One of my Peace Corps compatriots gently pointed out I’d neglected to mention in yesterday’s list of historical events the assassination of Martin Luther King, Jr. Somehow I must have just jumped over it; it was probably the most gut-wrenching political murder in America after Lincoln’s and JFK’s.

A university friend pointed out that Gone with the Wind was written by Margaret Mitchell, not Martha. Of the latter, he drolly points out: she "was the drunken wife of Watergate's John Mitchell. She used to make late night phone calls saying Nixon was in on it from the git go.”

I think I threatened a few days ago to inflict another C. R. Magwaza poem on you. I’m not sure the following qualifies as a poem, and I do have a few reservations about including it here, lest it confirm your worries about my tenuous grasp upon reality, but what the hell:

Fly by Night
(Based on a True Story)
C. R. Magwaza

Just above me on the driver’s sun visor
Of my bright red Mitsubishi Colt, clinging
To the fuzzy felt, is a decidedly defunct fly:

A proper Bostonian fly, possibly even a Beacon
Hill Brahmin fly who joined me without a by-
Your-leave at the corner of Park and Tremont.

This was late September, the maples just beginning
To turn along the ‘pike, the fly keeping me company,
Orbiting my head and taking breathers on the mirror.

Back home in Hartford, I left the window down,
Encouraged him to get out to stretch his legs,
Maybe visit our fire-hydrant environs were he peck-ish.

But there he was next morning, his one-month
Life span expired, both front legs in suppliant prayer
Firmly fixed to the felt as to a priestly surplice.

It is now mid-December, and we have been back
To Bean-town several times, his tenacious death
Grip on the felt holding him in suspended animation.
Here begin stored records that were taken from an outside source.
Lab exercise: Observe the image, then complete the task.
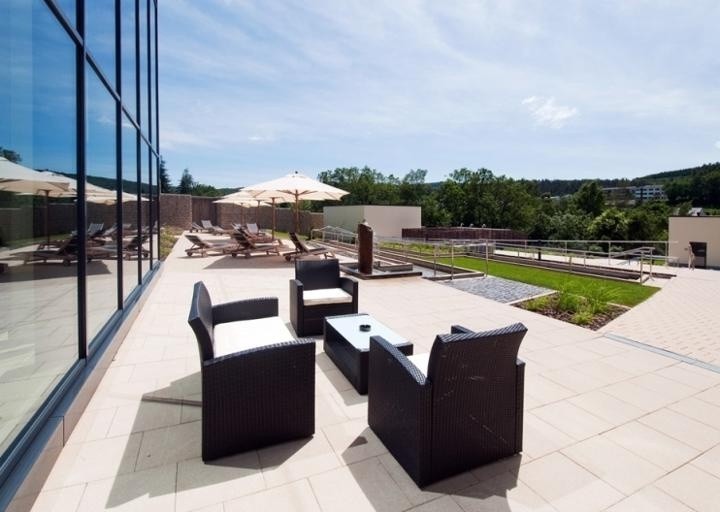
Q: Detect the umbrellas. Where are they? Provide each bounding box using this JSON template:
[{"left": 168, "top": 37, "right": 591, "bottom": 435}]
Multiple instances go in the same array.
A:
[
  {"left": 239, "top": 172, "right": 351, "bottom": 241},
  {"left": 0, "top": 156, "right": 70, "bottom": 202},
  {"left": 211, "top": 195, "right": 272, "bottom": 235},
  {"left": 14, "top": 170, "right": 114, "bottom": 249},
  {"left": 220, "top": 185, "right": 297, "bottom": 240},
  {"left": 77, "top": 181, "right": 156, "bottom": 208}
]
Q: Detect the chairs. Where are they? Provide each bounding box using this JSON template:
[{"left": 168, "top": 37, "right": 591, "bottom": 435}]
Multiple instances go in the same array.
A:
[
  {"left": 6, "top": 222, "right": 151, "bottom": 263},
  {"left": 186, "top": 220, "right": 281, "bottom": 258},
  {"left": 290, "top": 259, "right": 358, "bottom": 335},
  {"left": 282, "top": 233, "right": 329, "bottom": 264},
  {"left": 369, "top": 322, "right": 528, "bottom": 489}
]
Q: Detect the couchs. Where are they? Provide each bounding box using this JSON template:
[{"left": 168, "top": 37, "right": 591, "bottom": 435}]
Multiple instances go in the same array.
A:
[{"left": 187, "top": 281, "right": 315, "bottom": 462}]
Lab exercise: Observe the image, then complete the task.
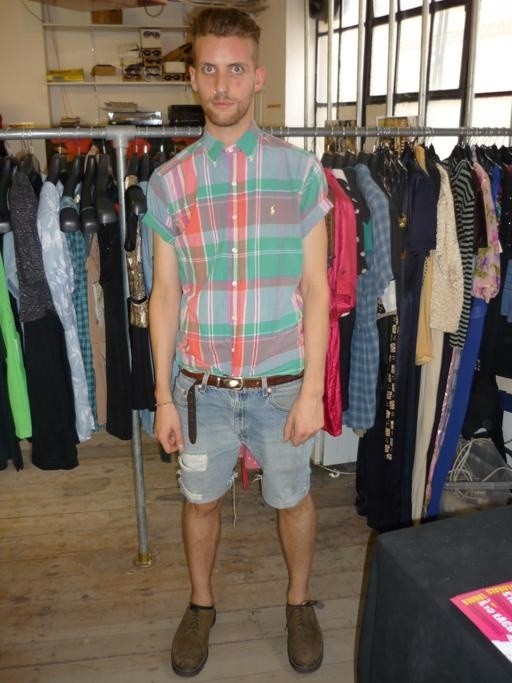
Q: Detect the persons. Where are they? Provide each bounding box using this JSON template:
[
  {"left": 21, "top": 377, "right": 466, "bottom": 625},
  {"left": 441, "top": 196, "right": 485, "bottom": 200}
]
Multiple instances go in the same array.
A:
[{"left": 140, "top": 4, "right": 336, "bottom": 681}]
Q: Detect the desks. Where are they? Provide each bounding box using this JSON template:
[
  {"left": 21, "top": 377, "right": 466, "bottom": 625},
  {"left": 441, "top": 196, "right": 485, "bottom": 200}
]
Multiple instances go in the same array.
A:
[{"left": 354, "top": 500, "right": 512, "bottom": 683}]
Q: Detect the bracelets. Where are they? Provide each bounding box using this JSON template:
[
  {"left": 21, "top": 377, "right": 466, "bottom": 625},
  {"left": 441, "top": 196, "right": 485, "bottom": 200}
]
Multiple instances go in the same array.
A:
[{"left": 155, "top": 400, "right": 176, "bottom": 408}]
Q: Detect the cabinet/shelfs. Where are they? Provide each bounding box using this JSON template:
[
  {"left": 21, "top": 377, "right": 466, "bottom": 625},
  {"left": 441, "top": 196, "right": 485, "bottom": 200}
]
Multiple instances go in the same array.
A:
[{"left": 41, "top": 0, "right": 256, "bottom": 172}]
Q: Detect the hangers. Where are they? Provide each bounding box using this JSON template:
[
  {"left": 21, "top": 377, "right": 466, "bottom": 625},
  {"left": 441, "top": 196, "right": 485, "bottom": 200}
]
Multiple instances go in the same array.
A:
[{"left": 1, "top": 122, "right": 512, "bottom": 235}]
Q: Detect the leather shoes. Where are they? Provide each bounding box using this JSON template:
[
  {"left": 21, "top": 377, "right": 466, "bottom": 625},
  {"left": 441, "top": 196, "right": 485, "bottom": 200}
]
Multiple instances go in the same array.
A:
[
  {"left": 285, "top": 599, "right": 325, "bottom": 673},
  {"left": 171, "top": 602, "right": 216, "bottom": 678}
]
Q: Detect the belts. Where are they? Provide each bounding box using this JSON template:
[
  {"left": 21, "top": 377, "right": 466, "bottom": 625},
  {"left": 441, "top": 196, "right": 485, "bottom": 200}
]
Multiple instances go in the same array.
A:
[{"left": 176, "top": 368, "right": 306, "bottom": 446}]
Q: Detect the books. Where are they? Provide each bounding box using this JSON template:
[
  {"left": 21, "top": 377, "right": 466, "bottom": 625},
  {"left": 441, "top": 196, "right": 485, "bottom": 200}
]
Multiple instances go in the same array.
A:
[
  {"left": 105, "top": 99, "right": 138, "bottom": 113},
  {"left": 93, "top": 74, "right": 122, "bottom": 82},
  {"left": 89, "top": 64, "right": 116, "bottom": 75}
]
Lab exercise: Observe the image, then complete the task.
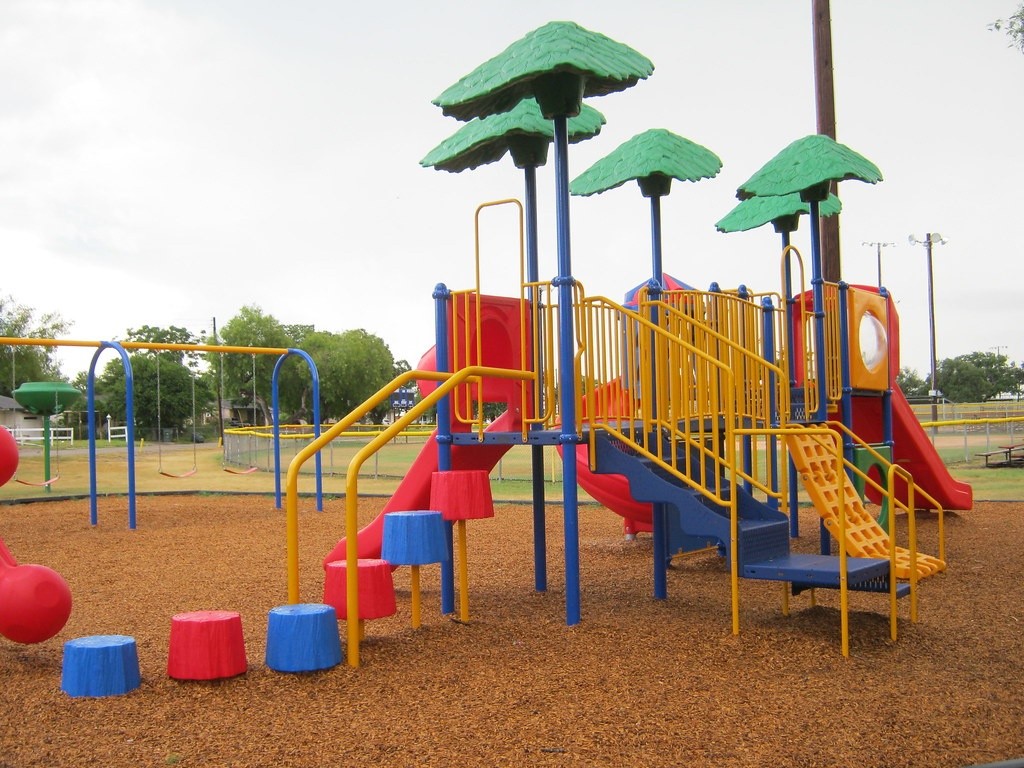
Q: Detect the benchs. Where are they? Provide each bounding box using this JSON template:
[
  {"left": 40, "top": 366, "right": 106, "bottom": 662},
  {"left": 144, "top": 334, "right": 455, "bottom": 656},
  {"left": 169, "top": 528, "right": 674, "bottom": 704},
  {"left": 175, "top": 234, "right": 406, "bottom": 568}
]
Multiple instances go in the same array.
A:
[{"left": 974, "top": 447, "right": 1024, "bottom": 467}]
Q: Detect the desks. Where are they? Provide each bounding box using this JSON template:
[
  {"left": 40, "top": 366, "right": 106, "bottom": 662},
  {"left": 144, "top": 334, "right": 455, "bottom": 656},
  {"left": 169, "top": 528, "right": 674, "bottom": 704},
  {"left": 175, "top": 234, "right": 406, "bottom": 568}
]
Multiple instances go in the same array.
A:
[{"left": 1000, "top": 442, "right": 1024, "bottom": 464}]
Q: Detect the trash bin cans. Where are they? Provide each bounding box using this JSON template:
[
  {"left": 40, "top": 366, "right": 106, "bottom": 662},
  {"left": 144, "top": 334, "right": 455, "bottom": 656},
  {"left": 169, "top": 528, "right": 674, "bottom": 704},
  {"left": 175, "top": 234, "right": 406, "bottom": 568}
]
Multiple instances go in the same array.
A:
[{"left": 162, "top": 427, "right": 173, "bottom": 443}]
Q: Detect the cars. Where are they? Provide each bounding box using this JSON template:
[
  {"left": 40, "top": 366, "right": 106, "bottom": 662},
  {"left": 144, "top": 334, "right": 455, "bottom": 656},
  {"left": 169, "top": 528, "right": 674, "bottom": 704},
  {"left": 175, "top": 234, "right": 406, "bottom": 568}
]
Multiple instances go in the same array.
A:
[{"left": 381, "top": 419, "right": 391, "bottom": 426}]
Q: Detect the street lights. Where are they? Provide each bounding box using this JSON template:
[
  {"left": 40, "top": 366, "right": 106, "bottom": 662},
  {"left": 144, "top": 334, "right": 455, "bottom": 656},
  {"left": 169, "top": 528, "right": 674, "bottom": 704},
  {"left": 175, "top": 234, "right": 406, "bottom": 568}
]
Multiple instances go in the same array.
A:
[
  {"left": 907, "top": 234, "right": 949, "bottom": 435},
  {"left": 861, "top": 241, "right": 897, "bottom": 289}
]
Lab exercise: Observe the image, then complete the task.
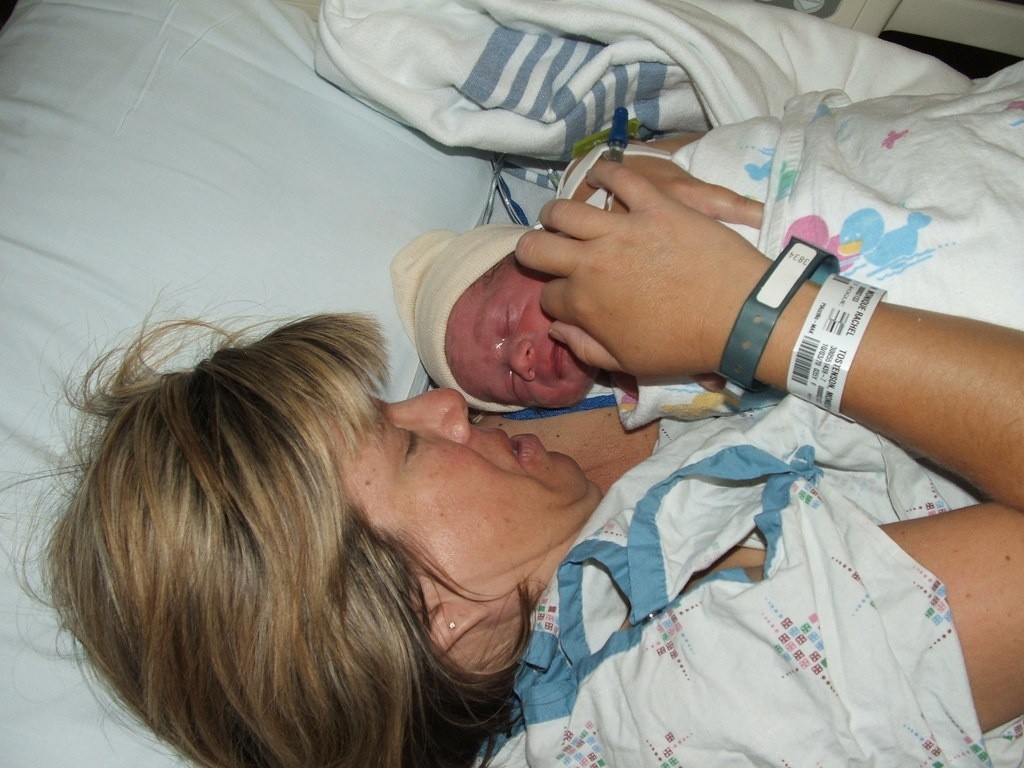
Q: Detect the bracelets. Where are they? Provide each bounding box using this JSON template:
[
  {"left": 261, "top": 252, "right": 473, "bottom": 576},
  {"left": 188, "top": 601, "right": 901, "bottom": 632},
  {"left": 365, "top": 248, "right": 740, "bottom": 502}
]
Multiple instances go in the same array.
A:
[
  {"left": 716, "top": 237, "right": 840, "bottom": 393},
  {"left": 787, "top": 272, "right": 887, "bottom": 423}
]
He does not look dead: that’s the problem, his wings
In tact, his legs jigging and jiving depending on the road,
And when I crack the window looking downright lively.

I wonder if he somehow sensed his end was near.
Did he have a bucket list, this gallivant to Hartford,
So he could boast to his buddies back at Dooley’s Tavern?

Does he regard himself as an insect Jeremy Bentham,
The founder of utilitarianism, who in his will had himself
Stuffed and put on display at University College London?

Yes, I do know hanging around with Musca domestica,
Especially dead ones, is generally frowned upon. I’ll give him
‘Til Christmas, then let him out back at Park and Tremont.

Go Well and Stay Well,

Bhekaron

P.S. As I mentioned, that is based on a true story. In fact, my friend the fly is still clinging to the felt of my Colt, but otherwise seems peaceful. I shall keep you appraised of any further developments.